Friday, April 22, 2011

Sugar, Sugar

In 1969, a fictional musical group, The Archies, had a #1 hit: Sugar, Sugar (see below). According to new research, the title of their pop song should have been "Toxin, Toxin!"
We may look back on this week as the moment when public opinion finally turned against the idea that fat is what makes us ill and embraced the emerging science implicating sugar as the nation’s number one threat to good health.

In Sunday’s New York Time’s Magazine, science writer Gary Taubes makes the case that sugar–not fat–is the agent behind our most pressing health problems, including obesity and the various degenerative ailments associated with “metabolic syndrome,” including diabetes, hypertension and coronary artery disease. If true, this would overturn more than 30 years of ill-conceived nutrition and health policy in this country, recognizing what a growing number of medical researchers have already concluded: fat is not the problem. The reason for America’s shocking level of obesity and related health problems lies with our addiction to processed, carbohydrate-rich foods, starches, and especially sugar.

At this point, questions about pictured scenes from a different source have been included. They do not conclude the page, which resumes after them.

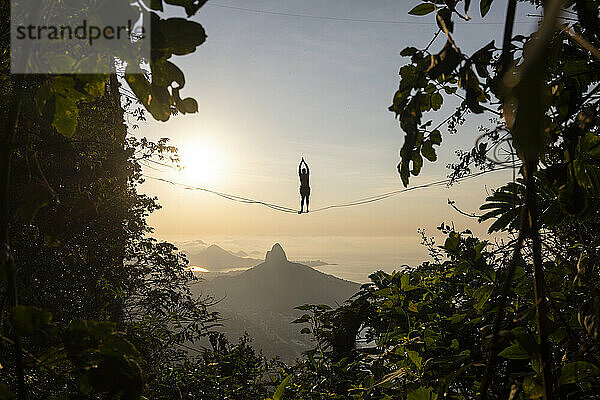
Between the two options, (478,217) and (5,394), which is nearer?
(5,394)

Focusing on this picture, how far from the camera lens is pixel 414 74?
2.99 ft

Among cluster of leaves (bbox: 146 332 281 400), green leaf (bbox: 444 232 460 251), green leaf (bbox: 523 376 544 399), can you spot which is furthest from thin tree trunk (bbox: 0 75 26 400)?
cluster of leaves (bbox: 146 332 281 400)

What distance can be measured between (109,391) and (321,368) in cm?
226

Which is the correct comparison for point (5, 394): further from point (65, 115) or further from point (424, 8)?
point (424, 8)

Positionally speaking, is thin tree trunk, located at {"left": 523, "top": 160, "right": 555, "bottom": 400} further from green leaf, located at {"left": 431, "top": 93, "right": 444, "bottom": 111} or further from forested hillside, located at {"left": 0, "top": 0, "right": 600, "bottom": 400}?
green leaf, located at {"left": 431, "top": 93, "right": 444, "bottom": 111}

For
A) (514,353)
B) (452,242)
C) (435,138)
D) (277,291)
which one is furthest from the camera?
(277,291)

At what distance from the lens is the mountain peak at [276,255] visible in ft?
211

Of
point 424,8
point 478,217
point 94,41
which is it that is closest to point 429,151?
point 478,217

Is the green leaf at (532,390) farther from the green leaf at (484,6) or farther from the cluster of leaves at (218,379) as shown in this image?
the cluster of leaves at (218,379)

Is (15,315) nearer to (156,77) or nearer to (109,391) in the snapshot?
(109,391)

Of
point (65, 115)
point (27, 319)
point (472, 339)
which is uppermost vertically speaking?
point (65, 115)

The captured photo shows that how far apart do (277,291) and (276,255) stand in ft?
24.1

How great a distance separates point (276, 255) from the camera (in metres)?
65.1

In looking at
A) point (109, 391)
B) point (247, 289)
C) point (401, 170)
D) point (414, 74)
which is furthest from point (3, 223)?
point (247, 289)
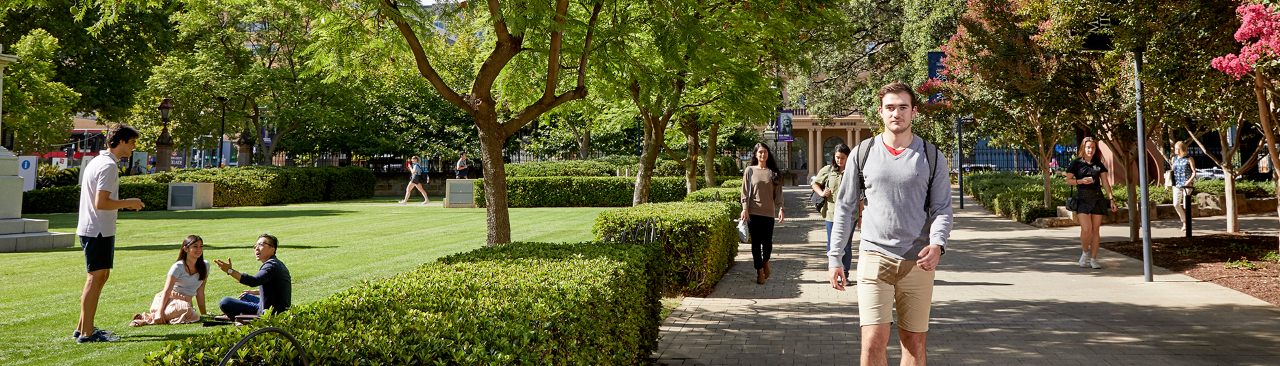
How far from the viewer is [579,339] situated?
10.3 ft

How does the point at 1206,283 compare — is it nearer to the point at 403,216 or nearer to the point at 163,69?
the point at 403,216

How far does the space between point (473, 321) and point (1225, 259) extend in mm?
10866

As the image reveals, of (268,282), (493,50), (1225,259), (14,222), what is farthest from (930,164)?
(14,222)

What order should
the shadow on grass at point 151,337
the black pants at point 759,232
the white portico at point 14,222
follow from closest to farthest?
the shadow on grass at point 151,337 < the black pants at point 759,232 < the white portico at point 14,222

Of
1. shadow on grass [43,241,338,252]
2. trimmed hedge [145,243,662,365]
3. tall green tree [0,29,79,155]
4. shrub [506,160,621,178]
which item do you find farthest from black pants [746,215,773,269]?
tall green tree [0,29,79,155]

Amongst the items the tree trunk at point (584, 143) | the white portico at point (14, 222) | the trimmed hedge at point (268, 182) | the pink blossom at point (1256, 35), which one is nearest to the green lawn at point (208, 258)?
the white portico at point (14, 222)

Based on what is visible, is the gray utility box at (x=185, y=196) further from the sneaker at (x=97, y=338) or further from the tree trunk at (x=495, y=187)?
the tree trunk at (x=495, y=187)

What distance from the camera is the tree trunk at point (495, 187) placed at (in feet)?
22.9

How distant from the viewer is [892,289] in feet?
12.5

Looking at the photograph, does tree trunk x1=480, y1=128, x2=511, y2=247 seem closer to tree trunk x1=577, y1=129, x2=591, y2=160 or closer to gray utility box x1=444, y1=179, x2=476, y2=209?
gray utility box x1=444, y1=179, x2=476, y2=209

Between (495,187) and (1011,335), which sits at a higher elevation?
(495,187)

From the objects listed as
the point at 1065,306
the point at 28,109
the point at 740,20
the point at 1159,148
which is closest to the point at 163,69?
the point at 28,109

The implications for those of us primarily concerned with children’s health are clear: kids should not be drinking sodas or sugary flavored milks. They need to stop indulging in all kinds of snack foods and desserts that now play such a prominent role in children’s eating habits. School menus should be sugar-free–and that goes for chocolate milk, too...
It's hard to keep up with all this dietary information! At different times throughout my adult life, researchers have targeted cholesterol, fat, lack of fiber, high glycemic foods, salt and now sugar as the main culprit in a number of medical conditions. It's hard to know what a person can eat anymore. :-(

1 comment:

  1. Western nutritional science always wants to do single factor analysis. So much better the Chinese five- element style holistic dietary approach which seeks balance (including reasonable exercise). We truly are what we eat. Although this latest observation may be quite true, I hate to see it framed in terms of "addiction", when in fact it is about drunken stupidity and personal and industry irresponsibility. No one in this country is force-fed. You may say coerced and manipulated, but still...in the end, I handle my own chopsticks!